SAFs offer no emission reductions when burned in aircraft, but they offer emissions savings during their production, from the carbon absorption of their feedstock material in the case of advanced biofuels.
The “Investment scenario and roadmap for achieving aviation green deal objectives by 2050” study envisages hydrogen and electric aircraft as holding the long-term answer. However, it also says that they are unlikely to be widely available before the 2030-40 period, which is “too late to be the main methods for decarbonising aviation.”
In fact, industry insiders told the paper’s authors that electric aircraft would be more likely to enter operation in 2035, rather than the 2030 date suggested. There was a similar lag in expectation, to 2040, for hydrogen-powered flight. Until more advanced tech becomes available, SAFs offer a more immediate emissions-reduction option, as they can be mixed with the kerosene that powers jet aircraft today.
The European Commission, under its proposed RefuelEU Aviation regulation, wants the bloc to mandate a minimum 2% of SAFs in jet aircraft fuel in 2025, rising to 63% in mid century. Recognising the greater emission reduction value of synthetic kerosene over cheaper advanced biofuels, the EU executive said at least 0.7% of all SAFs in the bloc in 2030 should be synthetic fuel options, rising to 28% in 2050.
The 149-page report noted regulators will have to encourage the production of synthetic kerosene to avoid airlines instead opting for advanced biofuels and must also encourage home-grown production, given most of the SAFs available in the EU at present are imported. That regulatory role will be even more important to persuade the air travel industry to invest in SAFs now, rather than hold off until they are replaced by hydrogen and electric aircraft, the study added.
To achieve the technological leaps required for low-emission aviation – including new aircraft designs and more efficient air traffic management measures – the report made policy recommendations including the use of income from aviation emissions trading, and from any future aviation fuel tax, to support R&D.
The Carbon Offsetting and Reduction Scheme for International Aviation established by UN body the International Civil Aviation Organization should be brought more in line with the EU Emissions Trading System, to focus on more than offsetting flight-related emissions, according to the report. The document’s authors said the EU should drive SAF production and the availability of hydrogen infrastructure and should regulate SAFs to encourage investment and the prioritisation of their production methods for aviation purposes.

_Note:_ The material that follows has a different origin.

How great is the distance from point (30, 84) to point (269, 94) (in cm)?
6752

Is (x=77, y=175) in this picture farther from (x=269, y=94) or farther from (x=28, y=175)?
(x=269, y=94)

The EU taxonomy of sustainable investments – which was controversially amended to include gas and nuclear this year – should also be “carefully” extended to include investment in sustainable flying, according to the report. The report estimated that €50.4 billion (AU$96.9b) must be spent to develop the necessary tech and a further €378 billion (AU$576b)to deploy it. With fuel savings of an estimated €395 billion (AU$602b) available to mid century, however, the total bill would come in at a net €33 billion, according to the paper.